Write out the passage about foods that should be banished, copying it word for word from "I can't even" to "sauce is okay.".

#### [Text passage]
# # # # # # #

Foods That Should Banished From Planet Earth

This morning I received this text into the show; "Hi Paula, only 2 hours left on the night shift! Ya...
TodayFM
TodayFM

8:37 AM - 16 Aug 2017



Foods That Should Banished Fro...

Early Breakfast With Paula MacSweeney

Foods That Should Banished From Planet Earth

TodayFM
TodayFM

8:37 AM - 16 Aug 2017



This morning I received this text into the show;

"Hi Paula, only 2 hours left on the night shift! Yay. My work-mate just brought me a cup of tea and a scone and I was so delighted with him until I realised there's raisins in the scone. RAISINS! Horrible, slimy yokes wrecking my scone and I really believe my day is ruined. The tea is nice though."

 

I actually feel for that person. There's nothing more disappointing than food-disappointment. By the time he or she is finished picking the raisins out of their scone, there'll be nothing left. Raisins should be banished from scones, fact.

And if I had to choose another food to banish from Earth forever, it would be anchovies. Manky, slimy, hairy, stinky little feckers that absolutely ruin a good salad or pizza. Many times, I've ordered a chicken Caesar salad and nowhere on the menu does it say anchovies; yet when the plate is brought out, there it is, looking up at me in all its stinking glory.

I can't even have them on the side of my plate, it has to be brought back and removed for me (and possibly spat on by a waitstaff member who thinks I'm being dramatic). I'm not! They're mingin'! And I know they're in the sauce but the sauce isn't hairy or stinky or slimy so the sauce is okay.

 

Anyway - we got a huge reaction into the show about foods that should be banished from earth forever...I feel bad for cucumbers. They're lovely!

 

 

    • “Marmite Paula. It’s mingin’!”

 

  • “Paula with you on the anchovies.  For me it is celery....evil vegetable!” - Anne Marie

 

  • “Paula, two words .... goats cheese!”

 

  • “Paula - mushrooms. They grow on shit! Need I say more?!” Wexford James

 

  • “Morning Paula, cucumbers should be banned. The smell and taste turns my stomach!” - Jack

 

  • “100% withyou on the anchovies.  Every time now when I ask, they look at me like I've 2 heads and I regularly get asked you know it's in the sauce right? I was so repulsed first time it happened that I couldn't eat the replaced salad! I love raisins though - I eat my mam’s when she takes hers out!” - Carol en route to Dub

 

  • “100% with you on those disgusting anchovies Paula AAAGH! My other horrible food is olives...any colour!”

# # # # # # #

#### [Data to examine]
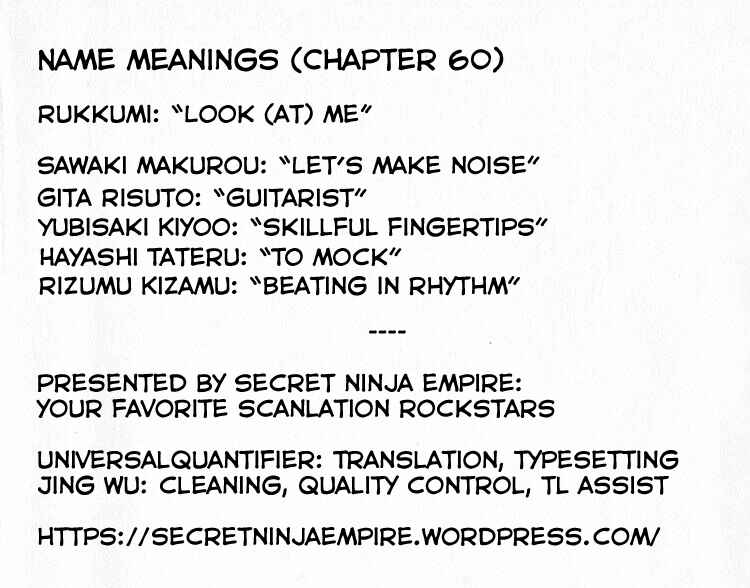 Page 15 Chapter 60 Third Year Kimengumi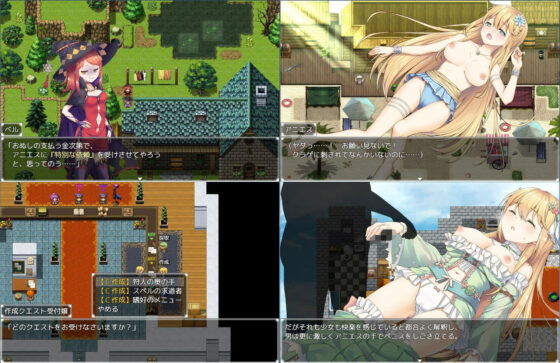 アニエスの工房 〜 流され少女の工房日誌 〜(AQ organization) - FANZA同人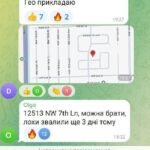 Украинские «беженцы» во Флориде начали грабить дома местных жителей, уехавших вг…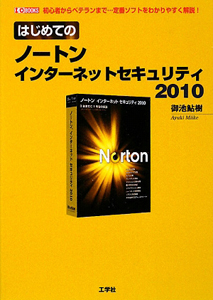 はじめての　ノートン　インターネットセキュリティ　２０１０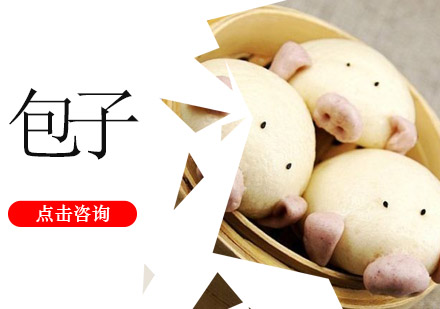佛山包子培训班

# # # # # # #

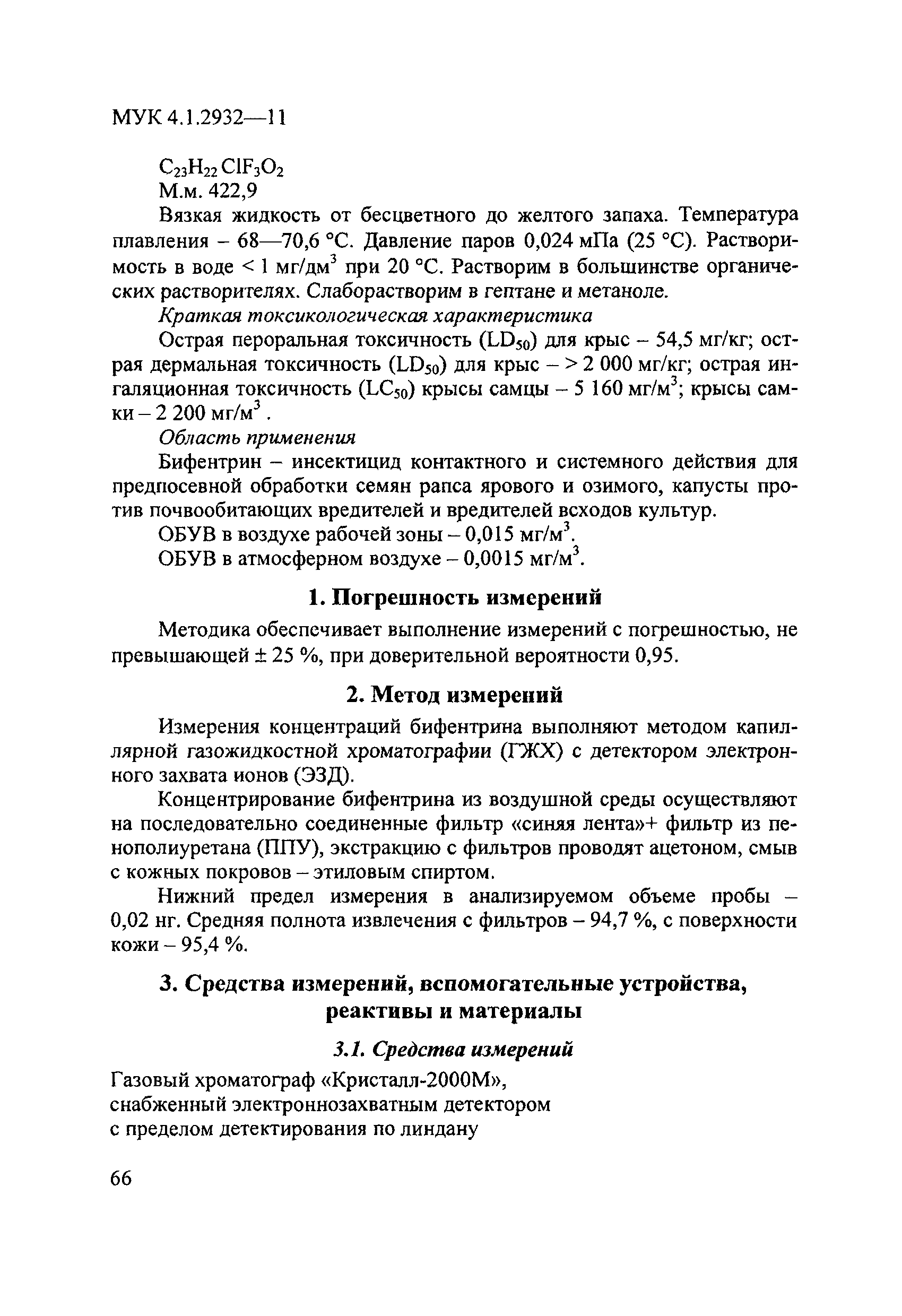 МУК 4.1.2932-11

# # # # # # #

#### [Result of this task]
I can't even have them on the side of my plate, it has to be brought back and removed for me (and possibly spat on by a waitstaff member who thinks I'm being dramatic). I'm not! They're mingin'! And I know they're in the sauce but the sauce isn't hairy or stinky or slimy so the sauce is okay.